George Edward Ford – a survivor of Gallipoli

The Gallipoli Campaign took place between February 1915 and January 1916. Winston Churchill’s plan was for a massive naval bombardment of the Turkish guns controlling the Dardanelles and a landing at Gallipoli. The aim was to get Turkey, an ally of Germany, to surrender, open another front and provide a route to assist the Russian forces.

Remarkably, the Poole Museum has a pencil sketch by Poole man, George E. Ford, which he did in 1915 while he was at ANZAC Cove on Gallipoli. The sketch is a view from a dugout looking out to sea with three ships at anchor. One of the ships looks like a pre-dreadnought-type warship, with the distinctive tall wireless masts, while the other two are probably supply ships. Piles of ration boxes and a lighter are on the beach. According to the description accompanying the drawing, the dugout was totally destroyed by a shell not long after the sketch was done.

Sketch. Anzac Cove. Gallipoli 1915. By George E. Ford [Poole Museum]

Sketch. Anzac Cove. Gallipoli 1915. By George E. Ford [Poole Museum]

George Ford attested ‘for the duration of the conflict’ on February 9th 1915 at Bournemouth. He lived in Seldown, Poole and was aged 24 ½ years. He married Elizabeth Muriel Belben in March 1913. They had a young son, Bernard, who was born on October 11th 1914 but sadly died in 1915 and is buried in Longfleet.

George Ford joined the Royal Army Service Corps as a clerk. His trade in Poole was recorded as a draughtsman in the pottery trade although another source says clerk. His service record shows that he:

  • Embarked on HMS Terrible from Portsmouth (September 16th 1915)

HMS Terrible was a Powerful-class cruiser launched in 1895. She was put up for sale in 1914 but the advent of the war brought her back into service. The journey on which Ford travelled was the only one the ship made before it became a depot ship.

  • Disembarked Mudros (October 5th 1915)

Mudros was a small port on the island of Lemnos in the Aegean Sea. It became one of the busiest ports in the world during the Gallipoli campaign and was overwhelmed in the ensuing chaos.
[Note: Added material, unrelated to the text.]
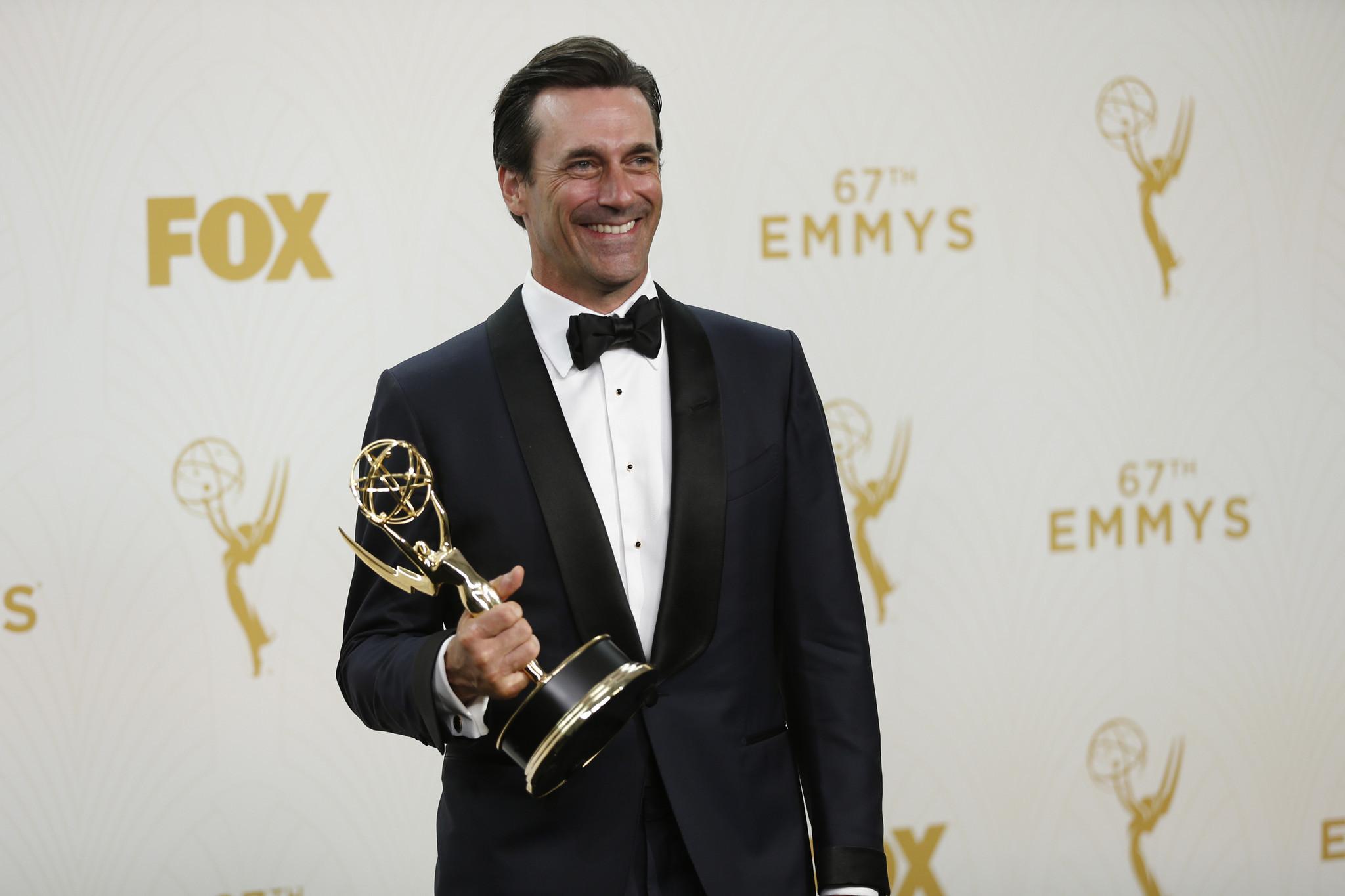 Jon Hamm posa para fotos no backstage com seu primeiro e último Emmy por Mad Men (photo by latimes.com)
Supply ships even returned to England with their cargos intact. Ironically, the system delivered vast quantities of rations to Gallipoli just as the evacuation of the troops was taking place and according to one German general it took nearly two years to remove everything that had been left.

  • Posted to 179, D.U.S. Anzac (October 5th 1915)

Anzac Cove was the official name of Z Beach. When Australian and New Zealand (ANZAC) troops were landed on Z Beach in April 1915 they found that instead of a fairly level hinterland they were under a 200ft cliff. A navigational error meant they had been landed at the wrong place. Chaos ensued and General Birdwood requested permission to withdraw but was overruled by General Hamilton who was in overall command. Any ships off the beachhead were hit by artillery fire from behind the cliff and, therefore, they had to move further away. Wounded were taken out on lighters which should have been bringing in troops and supplies and the last battalion landed 4 hours later than planned. It was said that ‘the whole plan for the landing had fallen to pieces’. The personnel who were supposed to control the beach were landed 6 hours after the original landing.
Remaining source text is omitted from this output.